__Work to complete__: Below are the records. Retype exactly the lines between the lines holding "padding:10px 20px 0 20px;" and "<p><strong>THE RUNT</strong> is", inclusive.

__Dataset__:
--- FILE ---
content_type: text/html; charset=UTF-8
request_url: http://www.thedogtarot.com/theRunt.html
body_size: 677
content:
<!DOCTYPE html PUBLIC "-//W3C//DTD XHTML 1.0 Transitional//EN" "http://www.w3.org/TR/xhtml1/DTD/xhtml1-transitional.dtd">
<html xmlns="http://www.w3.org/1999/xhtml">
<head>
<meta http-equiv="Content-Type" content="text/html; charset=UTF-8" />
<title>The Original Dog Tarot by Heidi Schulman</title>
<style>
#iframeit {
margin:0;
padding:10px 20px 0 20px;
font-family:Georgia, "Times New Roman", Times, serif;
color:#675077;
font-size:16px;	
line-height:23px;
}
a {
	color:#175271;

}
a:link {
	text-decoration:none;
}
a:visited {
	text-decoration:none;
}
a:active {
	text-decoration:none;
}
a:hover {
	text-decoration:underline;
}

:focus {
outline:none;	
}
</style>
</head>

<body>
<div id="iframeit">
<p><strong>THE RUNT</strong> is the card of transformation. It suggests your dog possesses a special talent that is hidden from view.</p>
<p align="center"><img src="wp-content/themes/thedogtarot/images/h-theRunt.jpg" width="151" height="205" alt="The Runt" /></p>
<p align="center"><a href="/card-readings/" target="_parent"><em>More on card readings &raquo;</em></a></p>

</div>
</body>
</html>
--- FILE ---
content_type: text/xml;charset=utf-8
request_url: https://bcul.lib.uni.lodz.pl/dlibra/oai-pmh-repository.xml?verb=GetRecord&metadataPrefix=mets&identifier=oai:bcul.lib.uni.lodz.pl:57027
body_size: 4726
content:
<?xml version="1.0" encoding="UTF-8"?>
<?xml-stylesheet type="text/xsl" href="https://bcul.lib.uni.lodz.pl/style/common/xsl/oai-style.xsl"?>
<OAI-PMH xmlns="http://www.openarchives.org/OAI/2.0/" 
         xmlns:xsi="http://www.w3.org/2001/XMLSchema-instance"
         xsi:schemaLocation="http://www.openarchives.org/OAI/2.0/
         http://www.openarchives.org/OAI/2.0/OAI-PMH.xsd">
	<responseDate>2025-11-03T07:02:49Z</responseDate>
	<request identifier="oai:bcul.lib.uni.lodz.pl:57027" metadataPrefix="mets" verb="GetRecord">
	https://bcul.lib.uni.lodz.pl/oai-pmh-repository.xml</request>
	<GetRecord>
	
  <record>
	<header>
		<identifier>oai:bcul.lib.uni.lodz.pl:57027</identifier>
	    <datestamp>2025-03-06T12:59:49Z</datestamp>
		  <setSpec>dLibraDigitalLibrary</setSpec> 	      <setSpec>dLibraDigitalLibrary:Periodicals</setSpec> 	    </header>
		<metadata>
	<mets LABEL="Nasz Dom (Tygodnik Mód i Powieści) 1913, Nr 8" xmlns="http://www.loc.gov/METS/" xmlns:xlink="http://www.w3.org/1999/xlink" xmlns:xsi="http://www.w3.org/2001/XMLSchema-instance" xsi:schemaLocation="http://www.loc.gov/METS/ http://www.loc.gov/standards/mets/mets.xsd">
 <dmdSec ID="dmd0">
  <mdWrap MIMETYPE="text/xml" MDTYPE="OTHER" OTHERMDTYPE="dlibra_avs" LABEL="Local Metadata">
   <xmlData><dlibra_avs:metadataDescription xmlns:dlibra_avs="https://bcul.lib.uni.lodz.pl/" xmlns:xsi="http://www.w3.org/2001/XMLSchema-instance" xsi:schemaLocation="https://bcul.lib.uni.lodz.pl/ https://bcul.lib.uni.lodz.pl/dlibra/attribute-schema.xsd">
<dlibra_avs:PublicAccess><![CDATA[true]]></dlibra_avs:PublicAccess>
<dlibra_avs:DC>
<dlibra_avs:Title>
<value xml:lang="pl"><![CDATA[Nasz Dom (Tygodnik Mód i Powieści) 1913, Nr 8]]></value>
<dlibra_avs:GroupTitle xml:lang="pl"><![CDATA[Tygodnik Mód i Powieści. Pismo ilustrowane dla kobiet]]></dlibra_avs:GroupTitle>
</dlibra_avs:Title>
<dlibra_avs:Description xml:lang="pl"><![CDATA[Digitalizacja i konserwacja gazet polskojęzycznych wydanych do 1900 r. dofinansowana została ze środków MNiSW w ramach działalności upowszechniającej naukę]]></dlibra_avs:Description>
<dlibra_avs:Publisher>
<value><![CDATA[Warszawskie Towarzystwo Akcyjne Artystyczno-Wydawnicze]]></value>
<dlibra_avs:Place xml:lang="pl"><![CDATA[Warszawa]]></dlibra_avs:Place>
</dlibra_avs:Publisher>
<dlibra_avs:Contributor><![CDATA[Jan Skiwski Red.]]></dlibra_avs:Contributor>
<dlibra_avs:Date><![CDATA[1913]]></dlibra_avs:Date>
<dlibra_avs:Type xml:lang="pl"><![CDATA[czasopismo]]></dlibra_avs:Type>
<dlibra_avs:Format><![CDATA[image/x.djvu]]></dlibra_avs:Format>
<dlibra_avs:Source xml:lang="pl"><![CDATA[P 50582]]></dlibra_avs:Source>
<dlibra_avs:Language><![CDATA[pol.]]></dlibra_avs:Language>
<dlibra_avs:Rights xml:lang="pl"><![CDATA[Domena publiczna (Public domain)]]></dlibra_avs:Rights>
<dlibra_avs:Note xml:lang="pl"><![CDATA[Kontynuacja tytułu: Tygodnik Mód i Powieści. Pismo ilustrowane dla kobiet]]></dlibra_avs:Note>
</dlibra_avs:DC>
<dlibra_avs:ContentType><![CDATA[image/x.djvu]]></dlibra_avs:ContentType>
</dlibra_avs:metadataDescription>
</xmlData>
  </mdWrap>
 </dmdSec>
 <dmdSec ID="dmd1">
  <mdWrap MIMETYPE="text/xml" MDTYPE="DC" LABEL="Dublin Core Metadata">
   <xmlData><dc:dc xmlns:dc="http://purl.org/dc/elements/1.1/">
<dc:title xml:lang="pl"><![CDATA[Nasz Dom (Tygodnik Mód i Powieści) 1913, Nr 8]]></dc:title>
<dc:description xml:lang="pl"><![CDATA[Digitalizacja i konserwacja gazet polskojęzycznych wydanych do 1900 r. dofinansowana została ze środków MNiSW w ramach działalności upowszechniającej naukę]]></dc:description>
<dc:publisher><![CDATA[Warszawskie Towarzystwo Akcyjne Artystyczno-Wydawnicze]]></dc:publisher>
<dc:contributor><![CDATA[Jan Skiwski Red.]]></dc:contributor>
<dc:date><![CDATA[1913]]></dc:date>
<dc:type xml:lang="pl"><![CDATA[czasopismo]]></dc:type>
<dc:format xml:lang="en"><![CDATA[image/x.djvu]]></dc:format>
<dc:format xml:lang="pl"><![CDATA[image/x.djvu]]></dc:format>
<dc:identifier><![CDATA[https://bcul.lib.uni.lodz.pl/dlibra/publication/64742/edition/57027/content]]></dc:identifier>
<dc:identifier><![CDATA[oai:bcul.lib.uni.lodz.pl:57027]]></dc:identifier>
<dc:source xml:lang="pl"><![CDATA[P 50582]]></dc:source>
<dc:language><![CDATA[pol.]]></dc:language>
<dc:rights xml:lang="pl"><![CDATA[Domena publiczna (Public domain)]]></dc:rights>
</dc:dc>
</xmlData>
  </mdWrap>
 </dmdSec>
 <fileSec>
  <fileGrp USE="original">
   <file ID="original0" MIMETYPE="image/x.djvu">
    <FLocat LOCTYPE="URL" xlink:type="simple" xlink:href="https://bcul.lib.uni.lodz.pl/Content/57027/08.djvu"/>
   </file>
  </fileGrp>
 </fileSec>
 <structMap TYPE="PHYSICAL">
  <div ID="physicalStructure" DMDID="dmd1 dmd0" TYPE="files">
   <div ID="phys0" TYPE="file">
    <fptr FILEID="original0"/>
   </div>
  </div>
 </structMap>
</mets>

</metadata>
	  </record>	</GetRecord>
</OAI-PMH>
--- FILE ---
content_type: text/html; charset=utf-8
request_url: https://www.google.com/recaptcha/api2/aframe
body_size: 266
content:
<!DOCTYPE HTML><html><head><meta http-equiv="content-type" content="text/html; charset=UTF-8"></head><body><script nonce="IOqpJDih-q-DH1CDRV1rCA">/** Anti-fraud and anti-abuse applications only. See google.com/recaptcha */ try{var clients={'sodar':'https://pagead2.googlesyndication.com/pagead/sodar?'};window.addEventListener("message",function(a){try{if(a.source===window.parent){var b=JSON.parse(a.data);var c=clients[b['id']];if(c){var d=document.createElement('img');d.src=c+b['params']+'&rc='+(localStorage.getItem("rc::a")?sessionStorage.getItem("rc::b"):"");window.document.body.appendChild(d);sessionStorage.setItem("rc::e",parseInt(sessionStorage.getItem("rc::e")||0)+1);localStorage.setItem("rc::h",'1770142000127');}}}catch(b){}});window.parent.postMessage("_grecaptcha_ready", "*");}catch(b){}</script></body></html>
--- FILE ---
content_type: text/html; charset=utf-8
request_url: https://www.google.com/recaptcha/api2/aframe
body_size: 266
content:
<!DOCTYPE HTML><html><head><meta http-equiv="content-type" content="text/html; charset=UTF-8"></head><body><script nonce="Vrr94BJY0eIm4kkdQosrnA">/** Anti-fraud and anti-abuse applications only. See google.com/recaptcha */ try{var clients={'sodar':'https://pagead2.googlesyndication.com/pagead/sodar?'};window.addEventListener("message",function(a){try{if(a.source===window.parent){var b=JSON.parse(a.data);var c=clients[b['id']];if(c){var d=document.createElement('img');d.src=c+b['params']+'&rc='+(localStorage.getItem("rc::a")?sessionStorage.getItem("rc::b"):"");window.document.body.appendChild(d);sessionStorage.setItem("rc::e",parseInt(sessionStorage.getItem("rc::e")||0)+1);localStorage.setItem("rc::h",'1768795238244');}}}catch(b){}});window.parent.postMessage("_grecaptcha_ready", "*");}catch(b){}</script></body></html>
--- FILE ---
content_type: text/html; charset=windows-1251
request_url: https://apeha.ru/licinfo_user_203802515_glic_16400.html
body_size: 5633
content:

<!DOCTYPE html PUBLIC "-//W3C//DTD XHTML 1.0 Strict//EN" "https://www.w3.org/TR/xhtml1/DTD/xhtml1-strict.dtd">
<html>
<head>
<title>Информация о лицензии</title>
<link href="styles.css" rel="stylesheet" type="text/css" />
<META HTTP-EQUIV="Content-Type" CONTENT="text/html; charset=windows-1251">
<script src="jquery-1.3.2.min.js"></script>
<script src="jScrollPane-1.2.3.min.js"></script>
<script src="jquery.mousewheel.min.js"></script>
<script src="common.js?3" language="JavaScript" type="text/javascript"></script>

__Exercise solution__:
padding:10px 20px 0 20px;
font-family:Georgia, "Times New Roman", Times, serif;
color:#675077;
font-size:16px;	
line-height:23px;
}
a {
	color:#175271;

}
a:link {
	text-decoration:none;
}
a:visited {
	text-decoration:none;
}
a:active {
	text-decoration:none;
}
a:hover {
	text-decoration:underline;
}

:focus {
outline:none;	
}
</style>
</head>

<body>
<div id="iframeit">
<p><strong>THE RUNT</strong> is the card of transformation. It suggests your dog possesses a special talent that is hidden from view.</p>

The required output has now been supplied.